The Omicron variant BA.2.86.1 of SARS- CoV-2 demonstrates an altered interaction network and dynamic features to enhance the interaction with the hACE2

Abstract

The SARS-CoV-2 variant BA.2.86 (Omicron) has emerged with unique mutations that may increase its transmission and infectivity. This study investigates how these mutations alter the interaction network and dynamic properties of the Omicron receptor-binding domain (RBD) compared to the wild-type virus, focusing on its binding affinity to the human ACE2 (hACE2) receptor. Protein-protein docking and all-atom molecular dynamics simulations were used to analyze structural and dynamic differences. Despite the structural similarity, the Omicron variant exhibits a distinct interaction network with new residues such as Lys353 and Arg498 that significantly enhance its binding capacity. The dynamic analysis reveals increased flexibility in the RBD, particularly in loop regions crucial for hACE2 interaction. Mutations significantly alter the secondary structure, leading to greater flexibility and conformational adaptability compared to the wild type. Binding free energy calculations confirm that the Omicron RBD has a higher binding affinity (- 70.47 kcal/mol) to hACE2 than the wild-type RBD (- 61.38 kcal/mol). These results suggest that the altered interaction network and enhanced dynamics of the Omicron variant contribute to its increased infectivity, providing insights for the development of targeted therapeutics and vaccines.

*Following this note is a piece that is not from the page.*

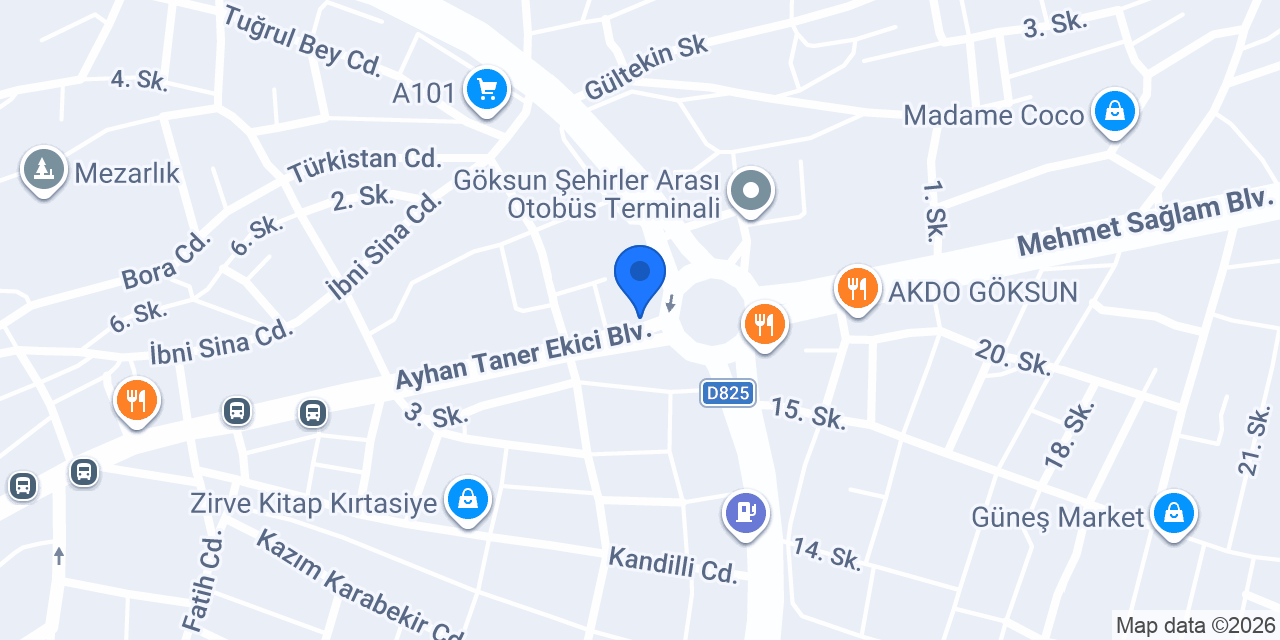Göksun Şifa Veteriner Kliniği konumu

Keywords: Molecular Dynamic Simulation; Mutation; Receptor binding domain; SARS-CoV-2; Vaccine.

Fig. 1

Workflow of structural modeling and molecular dynamics simulation analysis for the Omicron BA.2.86.1 variant and Wuhan spike-RBD comparison.

Fig. 2

Structural and dynamic features of the BA.2.86 (Omicron) variant of SARS-CoV-2. (a) 3D structure of the spike glycoprotein, highlighting key domains. (b) Schematic showing the location of RBD and mutations. (c) Interaction of hACE2 with the Omicron RBD. (d) Superimposition of wild-type and BA.2.86 RBD, illustrating structural deviation (RMSD = 0.420 Å).

Fig. 3

Comparative interaction networks between the wild-type (a) and Omicron BA.2.86.1 variant (b) RBDs with hACE2, showing key alterations in hydrogen bonds and contact points that may enhance receptor binding and affect transmissibility.

Fig. 4

(A) RMSD plot comparing the wild-type (cyan) and BA.2.86.1 (red) RBD-hACE2 complexes show greater structural fluctuations in the variant, particularly in key binding residues, indicating enhanced flexibility. (B) RMSD plot of unbound wild-type (black) and BA.2.86.1 (orange) RBDs reveals increased fluctuations in the variant, suggesting a broader conformational range that may enhance adaptability and binding to hACE2. These findings suggest that the BA.2.86.1 variant may exhibit increased transmissibility and immune evasion.

Fig. 5

RMSF analysis of wild-type and variant SARS-CoV-2 RBD in complex with ACE2 and the Apo state. (A) RMSF plot comparing wild-type RBD-ACE2 (blue) and variant RBD-ACE2 (red) showing lower fluctuations in the variant complex, indicating reduced flexibility. (B) RMSF plot of unbound (Apo) wild-type RBD (black) and variant RBD (orange) with the variant displaying higher fluctuations across multiple regions, suggesting increased flexibility in the Apo state.

Fig. 6

Radius of gyration (Rg) analysis of RBD in complex with ACE2 and the Apo form (A) The variant BA.2.86.1 RBD-ACE2 complex (red) exhibits higher Rg values compared to the wild type (cyan), indicating greater conformational flexibility. (B) The Apo BA.2.86.1 RBD (orange) shows increasing Rg values over time, reflecting reduced compactness compared to the wild-type RBD (black).

Fig. 7

Structural superposition of RBD snapshots at various time intervals during the molecular dynamic simulation. (a) Structural comparison of RBD at 0 ns (green), 25 ns (cyan), and 50 ns (orange), highlighting regions of increased flexibility. (b) Superposition of RBD at 0 ns (green), 60 ns (yellow), and 100 ns (orange), showing significant deviations in the highlighted regions over time.

Fig. 8

Hydrogen bond analysis of wild-type SARS-CoV-2 and Omicron variant BA.2.86.1 RBD complexes with ACE2 receptor over a 100 ns molecular dynamics simulation. The wild-type RBDACE2 complex (blue) shows a higher and more stable number of H-bonds (8–14 on average), whereas the BA.2.86.1 variant (red) forms fewer hydrogen bonds (5–10 on average), indicating a more flexible binding interaction.